Exercise aim -> Could you restate all of the entries, word for word?

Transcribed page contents
◇ ◇ ◇ ◇
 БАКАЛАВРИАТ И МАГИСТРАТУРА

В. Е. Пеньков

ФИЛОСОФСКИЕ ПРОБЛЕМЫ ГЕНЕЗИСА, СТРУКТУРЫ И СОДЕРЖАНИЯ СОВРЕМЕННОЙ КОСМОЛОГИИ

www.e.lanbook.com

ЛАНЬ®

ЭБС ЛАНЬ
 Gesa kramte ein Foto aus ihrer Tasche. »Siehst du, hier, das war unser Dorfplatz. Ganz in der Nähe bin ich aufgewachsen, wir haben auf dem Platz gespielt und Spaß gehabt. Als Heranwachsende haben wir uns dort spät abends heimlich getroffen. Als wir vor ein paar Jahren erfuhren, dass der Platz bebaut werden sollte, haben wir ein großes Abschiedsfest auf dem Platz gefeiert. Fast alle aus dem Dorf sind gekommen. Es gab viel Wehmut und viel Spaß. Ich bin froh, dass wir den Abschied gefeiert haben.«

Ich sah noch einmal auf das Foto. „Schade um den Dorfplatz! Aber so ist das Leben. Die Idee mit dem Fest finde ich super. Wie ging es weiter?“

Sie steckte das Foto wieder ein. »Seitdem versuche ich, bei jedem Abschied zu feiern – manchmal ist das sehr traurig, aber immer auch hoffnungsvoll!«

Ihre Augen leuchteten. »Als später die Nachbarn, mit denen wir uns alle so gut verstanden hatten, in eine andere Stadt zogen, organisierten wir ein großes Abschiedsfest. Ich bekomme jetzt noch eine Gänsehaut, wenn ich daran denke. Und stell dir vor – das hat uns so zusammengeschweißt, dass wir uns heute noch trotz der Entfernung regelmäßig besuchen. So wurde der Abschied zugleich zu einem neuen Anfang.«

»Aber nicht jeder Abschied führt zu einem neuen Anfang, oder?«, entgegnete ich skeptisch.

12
◇ ◇ ◇ ◇
Exercise output ->
 БАКАЛАВРИАТ И МАГИСТРАТУРА

В. Е. Пеньков

ФИЛОСОФСКИЕ ПРОБЛЕМЫ ГЕНЕЗИСА, СТРУКТУРЫ И СОДЕРЖАНИЯ СОВРЕМЕННОЙ КОСМОЛОГИИ

www.e.lanbook.com

ЛАНЬ®

ЭБС ЛАНЬ
 Gesa kramte ein Foto aus ihrer Tasche. »Siehst du, hier, das war unser Dorfplatz. Ganz in der Nähe bin ich aufgewachsen, wir haben auf dem Platz gespielt und Spaß gehabt. Als Heranwachsende haben wir uns dort spät abends heimlich getroffen. Als wir vor ein paar Jahren erfuhren, dass der Platz bebaut werden sollte, haben wir ein großes Abschiedsfest auf dem Platz gefeiert. Fast alle aus dem Dorf sind gekommen. Es gab viel Wehmut und viel Spaß. Ich bin froh, dass wir den Abschied gefeiert haben.«

Ich sah noch einmal auf das Foto. „Schade um den Dorfplatz! Aber so ist das Leben. Die Idee mit dem Fest finde ich super. Wie ging es weiter?“

Sie steckte das Foto wieder ein. »Seitdem versuche ich, bei jedem Abschied zu feiern – manchmal ist das sehr traurig, aber immer auch hoffnungsvoll!«

Ihre Augen leuchteten. »Als später die Nachbarn, mit denen wir uns alle so gut verstanden hatten, in eine andere Stadt zogen, organisierten wir ein großes Abschiedsfest. Ich bekomme jetzt noch eine Gänsehaut, wenn ich daran denke. Und stell dir vor – das hat uns so zusammengeschweißt, dass wir uns heute noch trotz der Entfernung regelmäßig besuchen. So wurde der Abschied zugleich zu einem neuen Anfang.«

»Aber nicht jeder Abschied führt zu einem neuen Anfang, oder?«, entgegnete ich skeptisch.

12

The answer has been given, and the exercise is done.